***** Excerpted records

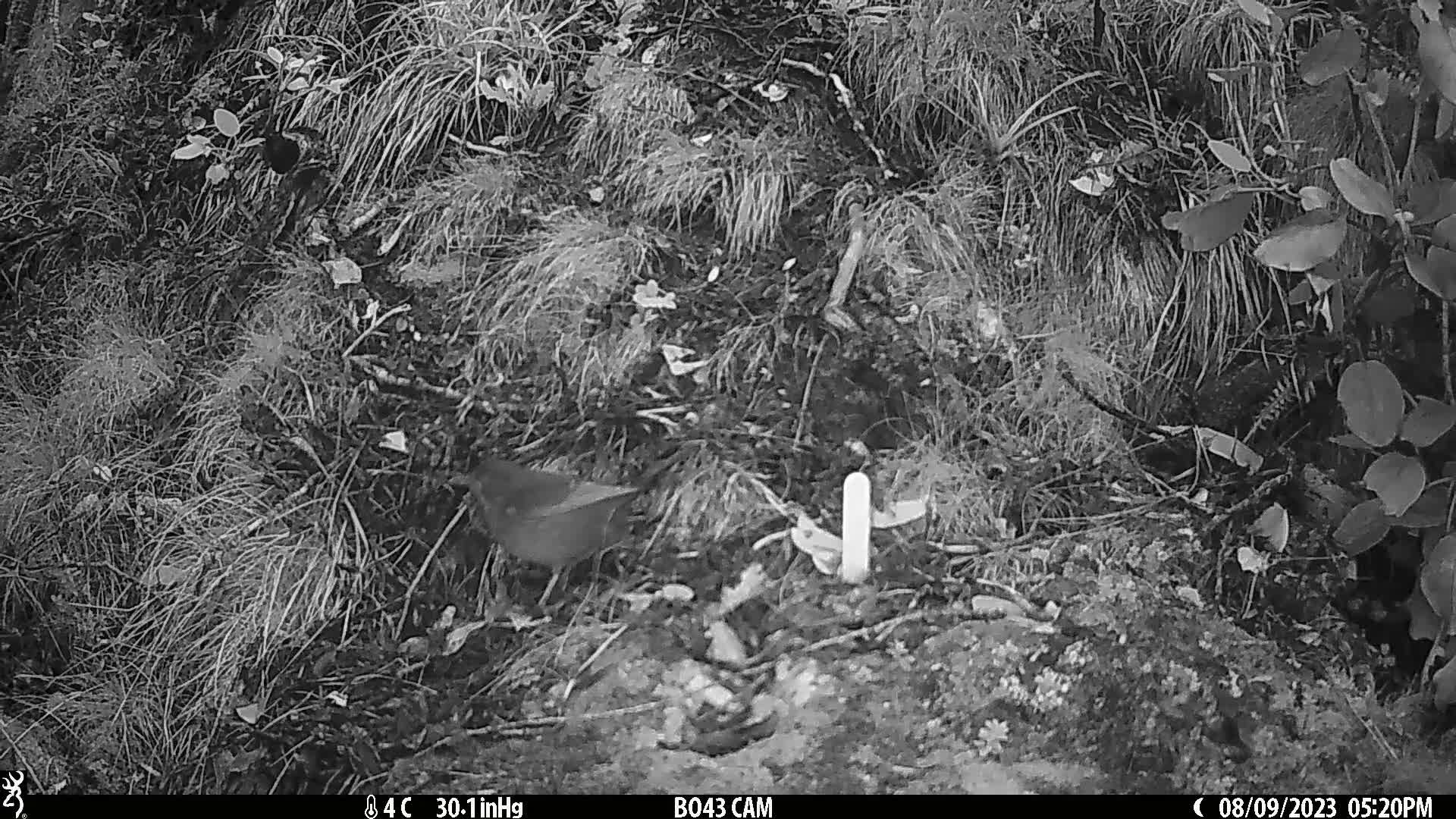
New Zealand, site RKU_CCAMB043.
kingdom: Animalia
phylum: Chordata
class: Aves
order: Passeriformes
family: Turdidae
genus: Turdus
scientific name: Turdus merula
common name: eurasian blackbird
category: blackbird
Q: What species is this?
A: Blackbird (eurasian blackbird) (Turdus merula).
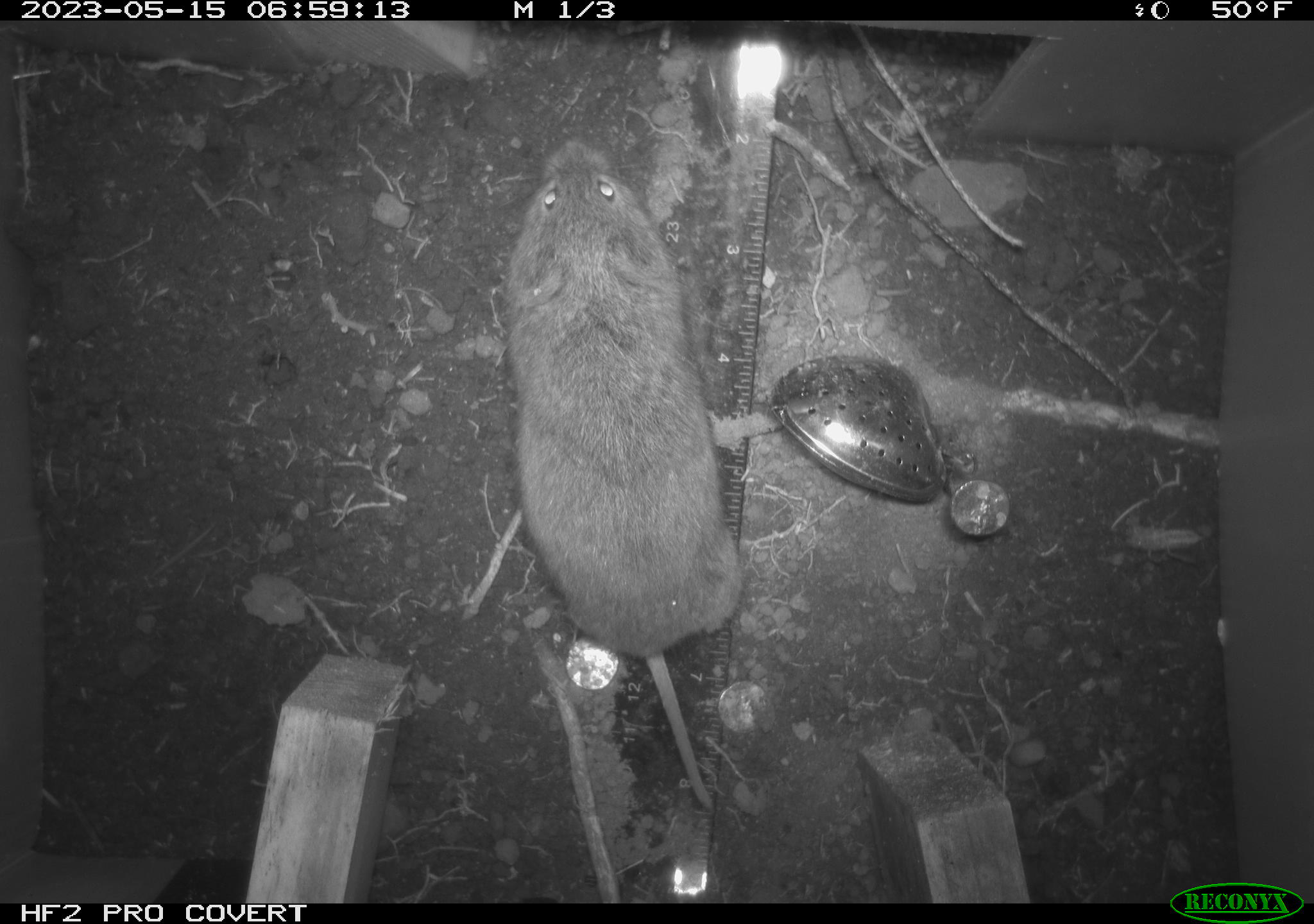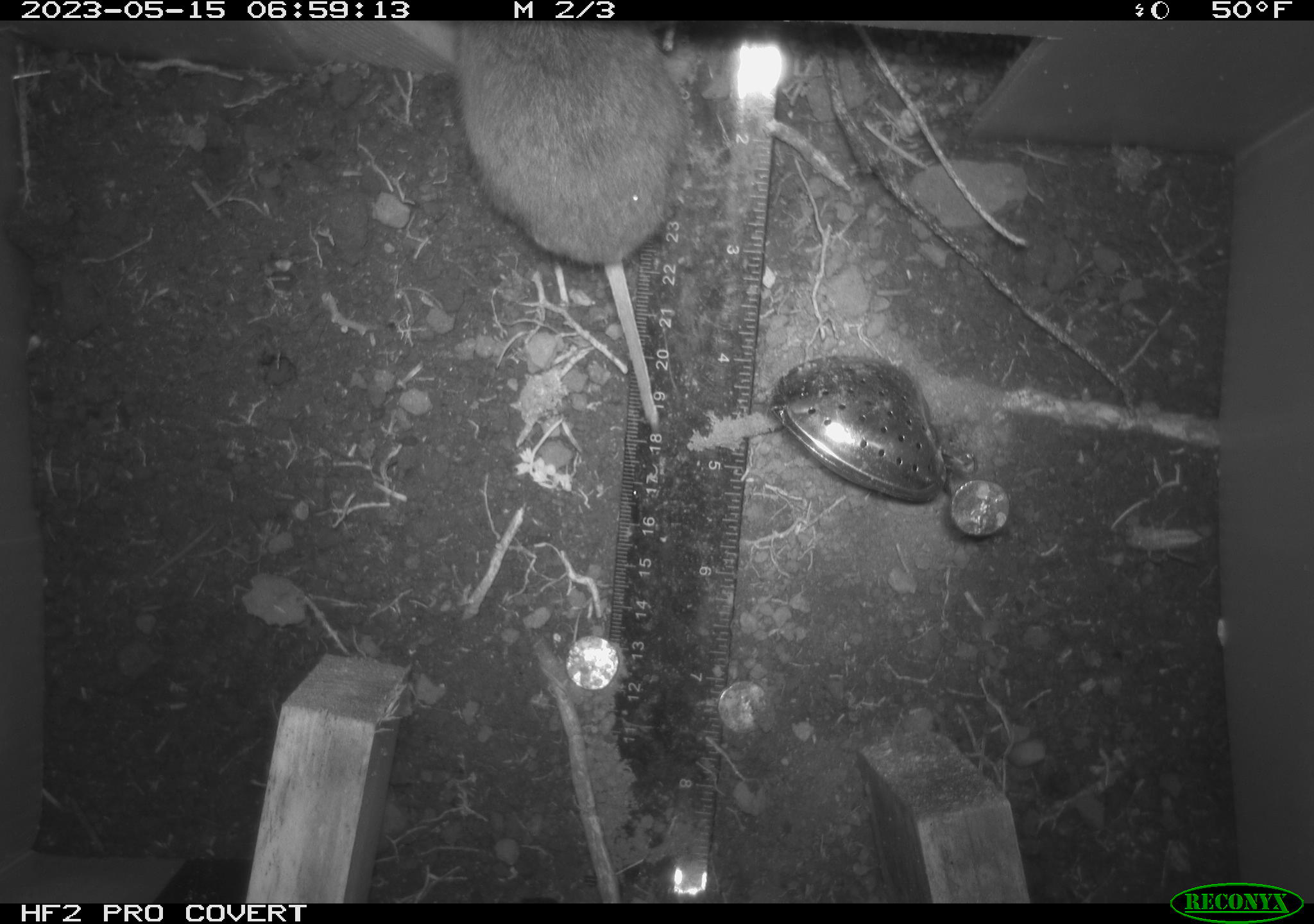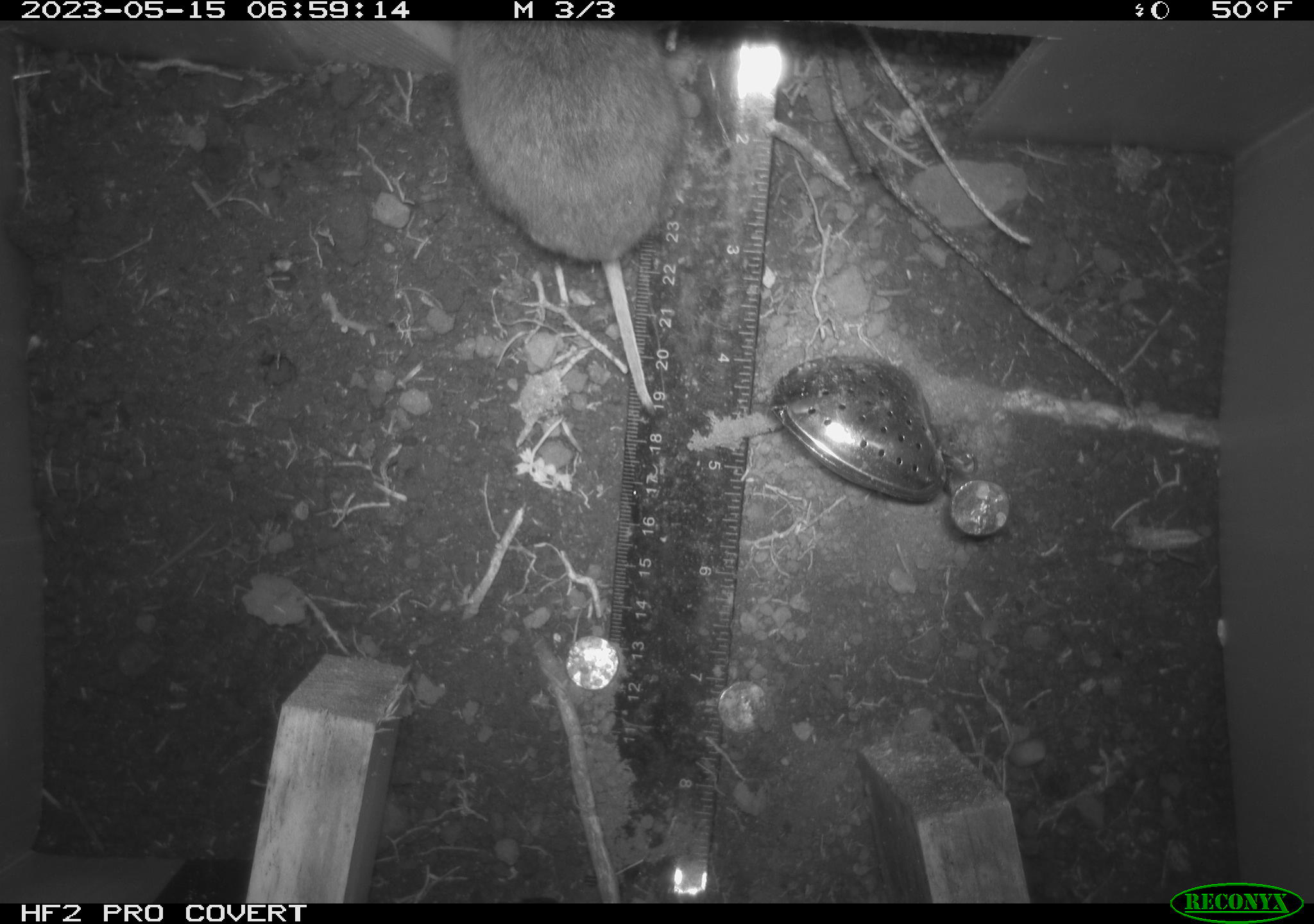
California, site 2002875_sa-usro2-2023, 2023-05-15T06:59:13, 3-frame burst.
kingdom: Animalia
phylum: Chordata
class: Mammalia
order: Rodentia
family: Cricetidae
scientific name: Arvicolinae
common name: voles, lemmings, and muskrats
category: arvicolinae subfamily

**********

Word for word, repeat the material above and drop the pictures.

New Zealand, site RKU_CCAMB043.
kingdom: Animalia
phylum: Chordata
class: Aves
order: Passeriformes
family: Turdidae
genus: Turdus
scientific name: Turdus merula
common name: eurasian blackbird
category: blackbird
Q: What species is this?
A: Blackbird (eurasian blackbird) (Turdus merula).
California, site 2002875_sa-usro2-2023, 2023-05-15T06:59:13, 3-frame burst.
kingdom: Animalia
phylum: Chordata
class: Mammalia
order: Rodentia
family: Cricetidae
scientific name: Arvicolinae
common name: voles, lemmings, and muskrats
category: arvicolinae subfamily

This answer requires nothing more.